Although that conversation, "on its own, does not warrant disqualifying," the firm, the lawyer subsequently discussed the call with his colleague, the defendants' lead counsel, and information regarding the plaintiff's call to the firm was included in the complaint. Indeed, the complaint specifically mentioned that the plaintiff "contacted an attorney about the possibility of representing him [and] falsely told the attorney that he was no longer with" the defendant. The court found that these disclosures violated the law firm's fiduciary obligation to preserve the confidential secrets of prospective clients pursuant to Rule 1.18 of the New York Rules of Professional Conduct:

[The law firm's] use of [its lawyer's] discussion with [the plaintiff] in paragraph 33 of the Company's complaint mandates disqualification. This is so even though: [the defendants' trial lawyer] did not affirmatively seek this information in his discussion with [his colleague]; the information is not particularly damning in the context of the more troubling allegations about [the plaintiff’s] actions; and most of these facts were public knowledge at the time and would have (and indeed did) come to light on their own.

. . .

After carefully scrutinizing the allegations and weighing the strategic motives of the motion, the court concludes that [plaintiff] has not met his heavy burden of establishing a significant harm caused by [the law firm's] representation of the Company. Nonetheless, [the law firm's] disqualification is still necessary because, as the appellate courts have long held, the inquiry must go beyond the strict determination of whether a technical violation has occurred. This inquiry arises from the undeniable maxim of the legal profession that an attorney must avoid even the appearance of impropriety . . . . In other words, the movant need not suffer any harm from the violation.

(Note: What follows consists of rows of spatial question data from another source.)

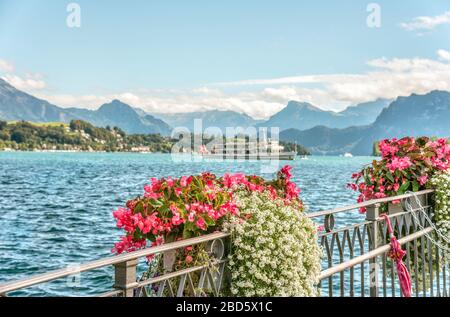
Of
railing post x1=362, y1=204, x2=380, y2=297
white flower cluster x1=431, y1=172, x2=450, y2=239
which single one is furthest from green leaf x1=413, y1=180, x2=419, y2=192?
railing post x1=362, y1=204, x2=380, y2=297

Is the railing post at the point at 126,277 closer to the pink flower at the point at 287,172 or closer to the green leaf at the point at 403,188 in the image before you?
the pink flower at the point at 287,172

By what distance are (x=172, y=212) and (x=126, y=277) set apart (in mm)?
697

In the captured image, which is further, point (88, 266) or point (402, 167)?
point (402, 167)

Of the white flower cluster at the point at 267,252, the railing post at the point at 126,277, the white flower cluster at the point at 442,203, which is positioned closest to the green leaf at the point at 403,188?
the white flower cluster at the point at 442,203

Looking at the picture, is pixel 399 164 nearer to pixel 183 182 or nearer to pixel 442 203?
pixel 442 203

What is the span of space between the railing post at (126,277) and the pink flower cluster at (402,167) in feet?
13.9

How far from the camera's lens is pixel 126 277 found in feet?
8.41

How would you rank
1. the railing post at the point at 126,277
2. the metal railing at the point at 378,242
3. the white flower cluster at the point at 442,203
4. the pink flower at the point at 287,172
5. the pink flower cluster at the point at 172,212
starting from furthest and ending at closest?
the white flower cluster at the point at 442,203, the pink flower at the point at 287,172, the metal railing at the point at 378,242, the pink flower cluster at the point at 172,212, the railing post at the point at 126,277

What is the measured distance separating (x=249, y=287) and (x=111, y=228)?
80.6ft

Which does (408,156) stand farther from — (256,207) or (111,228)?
(111,228)

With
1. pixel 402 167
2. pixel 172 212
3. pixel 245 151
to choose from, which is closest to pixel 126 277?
pixel 172 212

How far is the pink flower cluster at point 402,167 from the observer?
632 centimetres
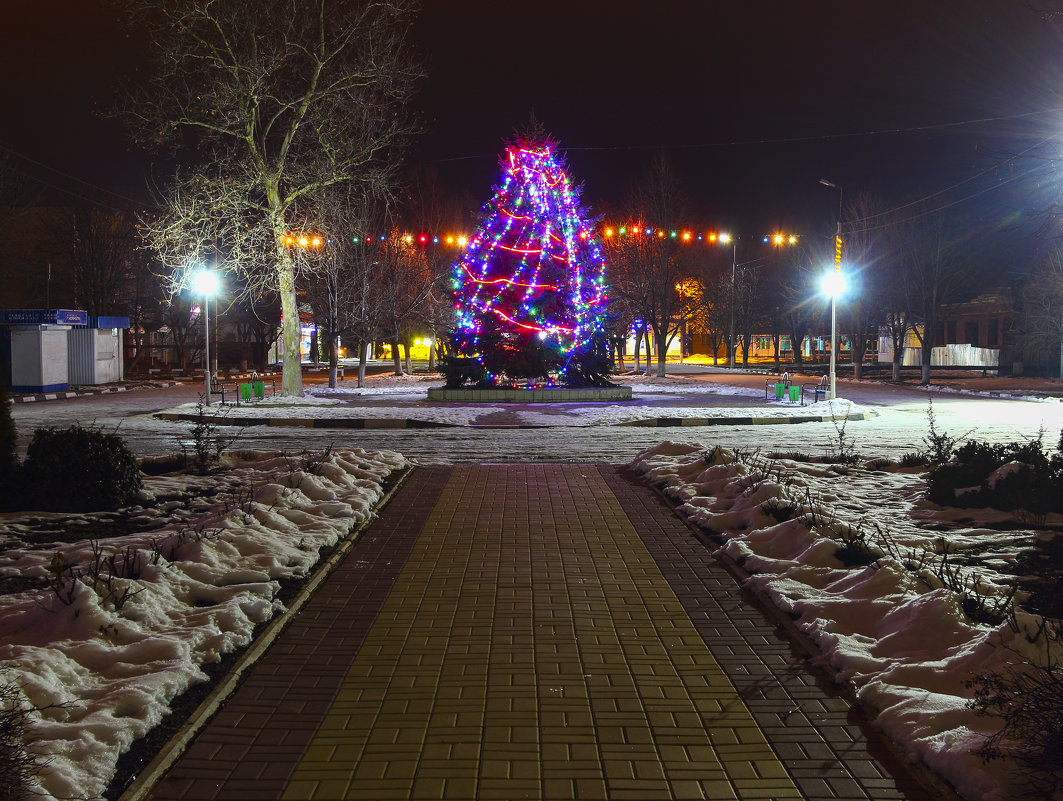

(Internal citations and quotations omitted.) The court acknowledged that "though courts have long paid homage to the notion that gamesmanship may be ground to deny a motion for disqualification, in practice, the movant's motive is not what tips the scales."

This opinion recognizes that, in almost every motion to disqualify, the movant will be acting for strategic reasons, but that that is not a sound basis to deny the motion.  Creating a significant appearance of impropriety will, this decision shows, provide a basis for granting the motion.